El presidente Donald Trump anunció que los aranceles sobre automóviles, camiones, piezas automotrices y acero canadienses se duplicarán al 50%, vigentes desde el 1 de enero de 2027. La promesa, realizada a través de Truth Social el 24 de agosto, representa una escalada significativa en la guerra comercial entre EE. UU. y su vecino del norte, justo un día después de que entrara en vigor una ronda separada de aranceles del 50% sobre aproximadamente $20 mil millones en bienes canadienses.
El momento es particularmente significativo. Las negociaciones entre ambos países estaban en curso en agosto con el objetivo de reducir realmente los aranceles automotrices existentes al 15%. Esas conversaciones colapsaron debido a disputas de último momento, y la respuesta de Trump fue, en esencia, dar un paso completamente opuesto.

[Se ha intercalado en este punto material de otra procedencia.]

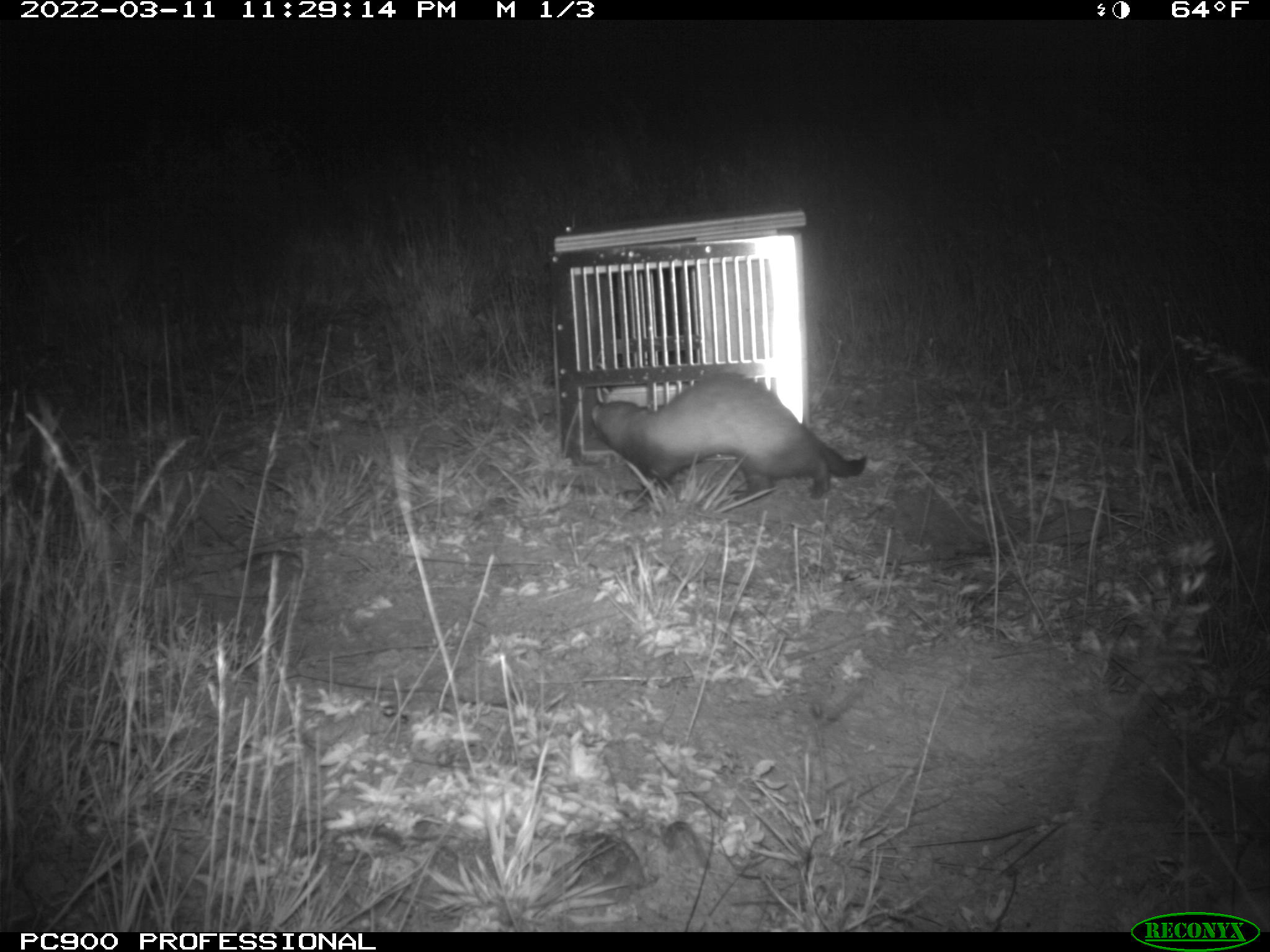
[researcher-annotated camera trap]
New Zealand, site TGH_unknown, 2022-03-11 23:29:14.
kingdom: Animalia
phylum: Chordata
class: Mammalia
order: Carnivora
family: Mustelidae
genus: Mustela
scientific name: Mustela furo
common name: ferret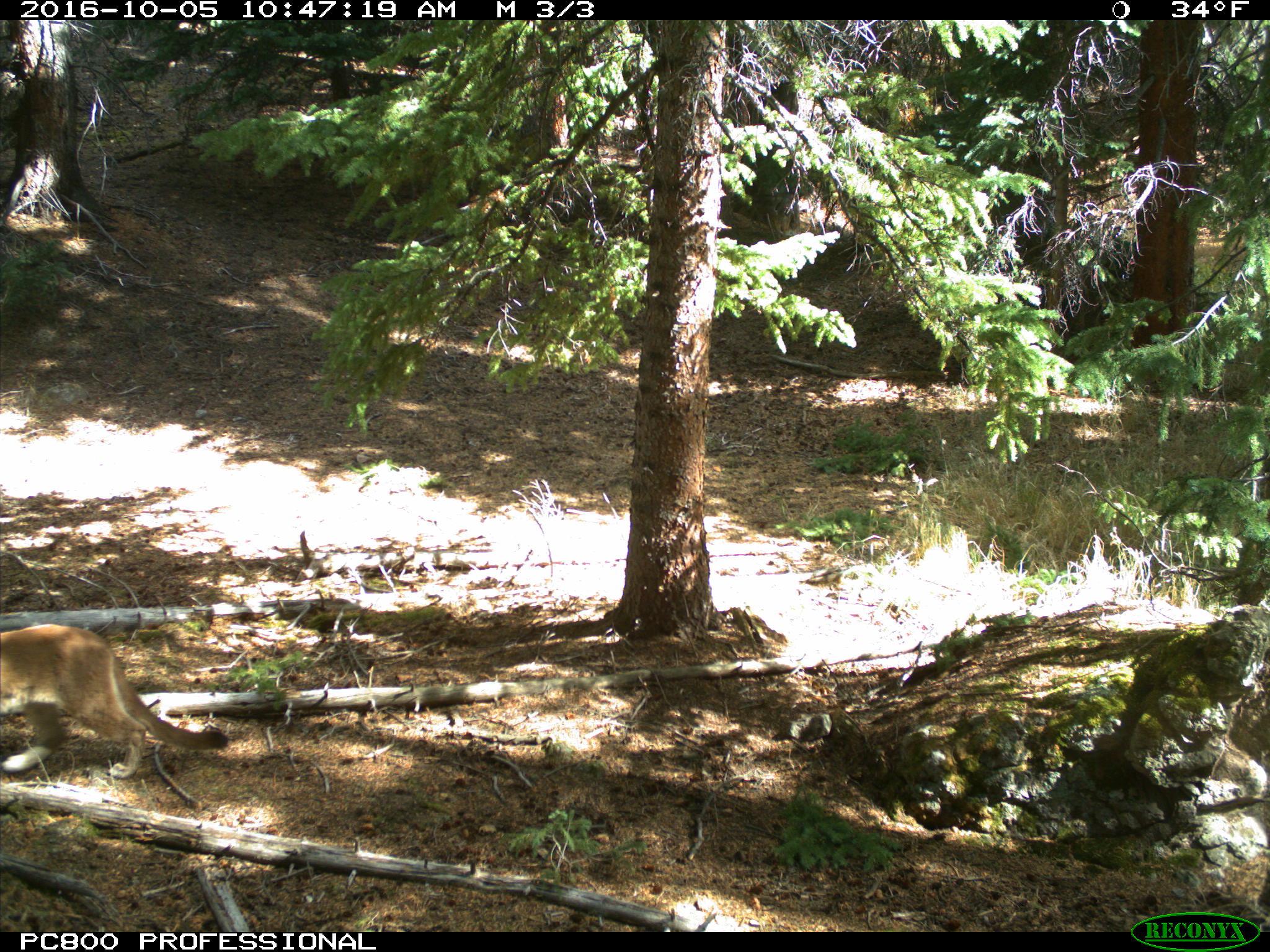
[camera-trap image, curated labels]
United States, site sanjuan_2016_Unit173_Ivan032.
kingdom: Animalia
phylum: Chordata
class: Mammalia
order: Carnivora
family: Felidae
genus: Puma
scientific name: Puma concolor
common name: mountain lion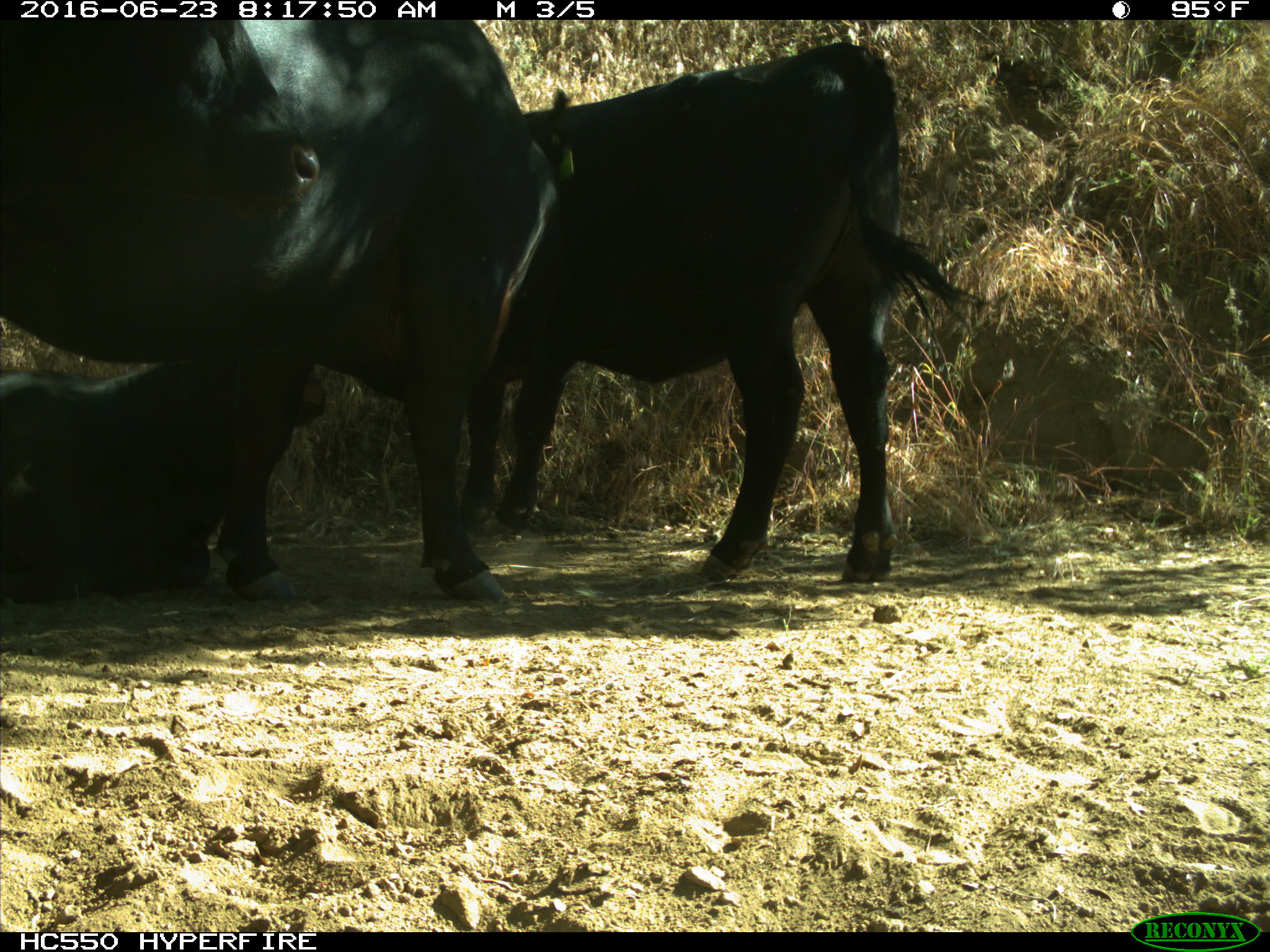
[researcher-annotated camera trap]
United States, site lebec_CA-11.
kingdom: Animalia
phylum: Chordata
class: Mammalia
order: Artiodactyla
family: Bovidae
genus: Bos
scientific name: Bos taurus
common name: domestic cow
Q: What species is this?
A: Bos taurus (domestic cow).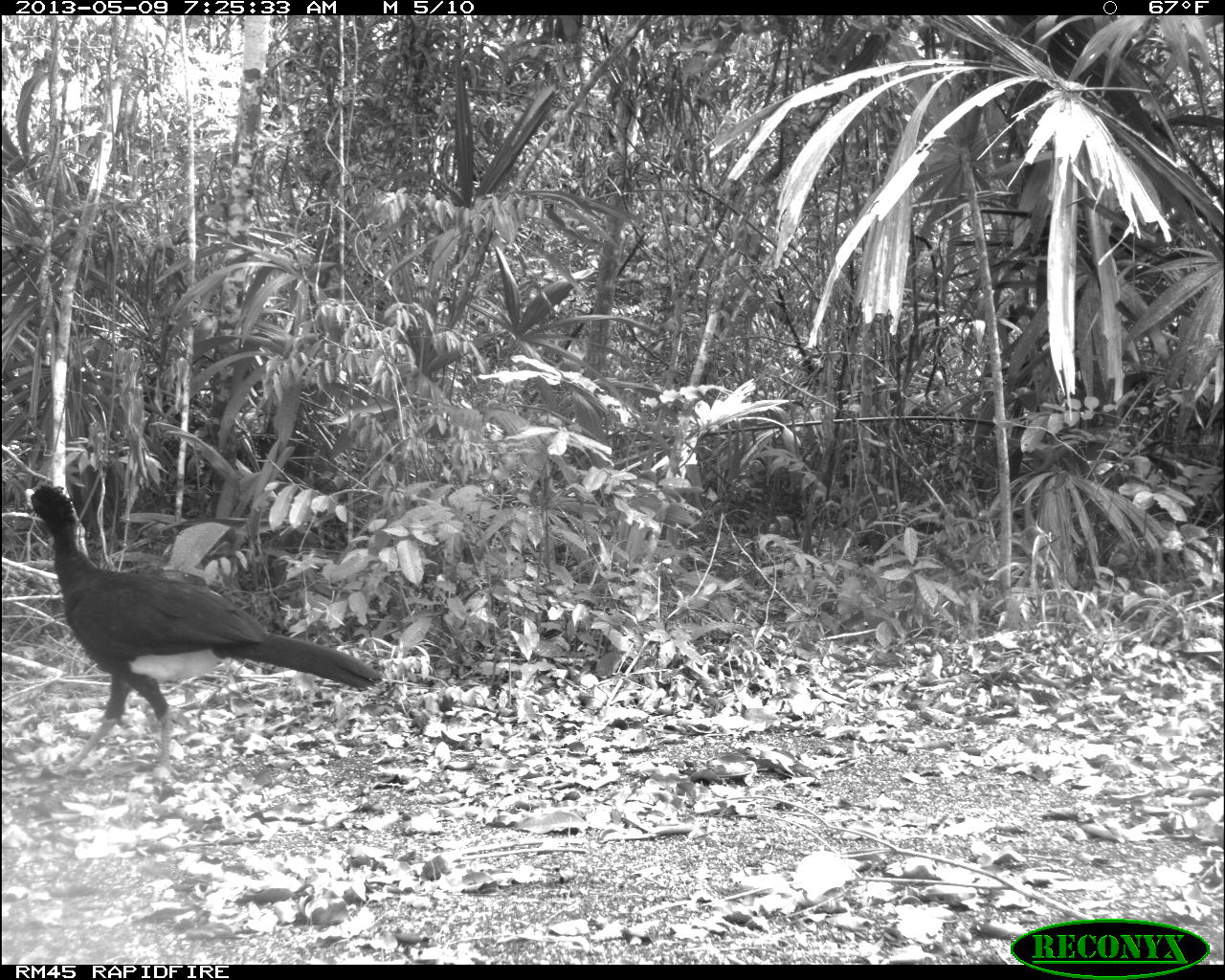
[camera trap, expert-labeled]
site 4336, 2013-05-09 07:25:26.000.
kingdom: Animalia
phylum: Chordata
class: Aves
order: Galliformes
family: Cracidae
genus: Crax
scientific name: Crax rubra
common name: great curassow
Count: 1.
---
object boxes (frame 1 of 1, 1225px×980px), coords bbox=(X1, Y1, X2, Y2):
crax rubra: bbox=(25, 486, 379, 782)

Del 25% al 50%: las matemáticas que importan
Los aranceles actuales de EE. UU. sobre automóviles canadienses se sitúan en el 25%, aplicados específicamente al contenido no estadounidense en vehículos que cruzan la frontera. Duplicar esa tarifa al 50% aumentaría significativamente el costo de importar vehículos y piezas ensamblados en Canadá a Estados Unidos.
Trump ha presentado esta medida como una respuesta a lo que llama prácticas comerciales canadienses injustas que dañan los intereses estadounidenses, con énfasis particular en el sector agrícola. Su solución declarada es sencilla: los fabricantes estadounidenses deben trasladar la producción al interior para evitar por completo los aranceles.
Una disputa comercial que sigue escalando
El sector automotriz canadiense ha estado operando bajo alguna forma de presión arancelaria de EE. UU. desde al menos abril de 2025, y la situación solo ha intensificado. El 20 de julio de 2026, EE. UU. impuso aranceles a los productos canadienses en respuesta a supuestas discriminaciones contra las exportaciones estadounidenses. La ronda de $20 mil millones en aranceles del 50% que entró en vigor el 23 de agosto cubrió un amplio espectro de productos canadienses.
Las negociaciones fallidas en agosto se suponía que serían una salida. Ambas partes habrían estado trabajando hacia un marco que reduciría los aranceles automotrices al 15%, un nivel que la industria podría absorber sin una reestructuración masiva. Pero cuando esas conversaciones se derrumbaron debido a disputas pendientes al último momento, el camino adelante cambió de desescalada a intensificación.
El primer ministro de Ontario, Doug Ford, ha advertido sobre posibles contramedidas contra los aranceles estadounidenses, incluyendo restricciones a commodities de exportación críticos. Canadá suministra a Estados Unidos cantidades significativas de energía, minerales y otros recursos que serían difíciles de reemplazar rápidamente.
Qué significa esto para los fabricantes de automóviles y los consumidores
El impacto más inmediato recae en los fabricantes de automóviles con operaciones manufactureras significativas en Canadá. Las empresas que han construido cadenas de suministro en torno a décadas de comercio transfronterizo relativamente libre ahora enfrentan una fecha límite del 1 de enero para ya sea asumir costos considerablemente más altos, transferirlos a los consumidores o comenzar el costoso proceso de trasladar la producción hacia el sur.
La fecha de efectividad de enero de 2027 también crea una dinámica interesante para el resto de 2026. Los fabricantes de automóviles podrían acelerar las importaciones de vehículos y piezas fabricados en Canadá antes del aumento de los aranceles, generando un aumento a corto plazo en la actividad transfronteriza seguido por una posible caída brusca.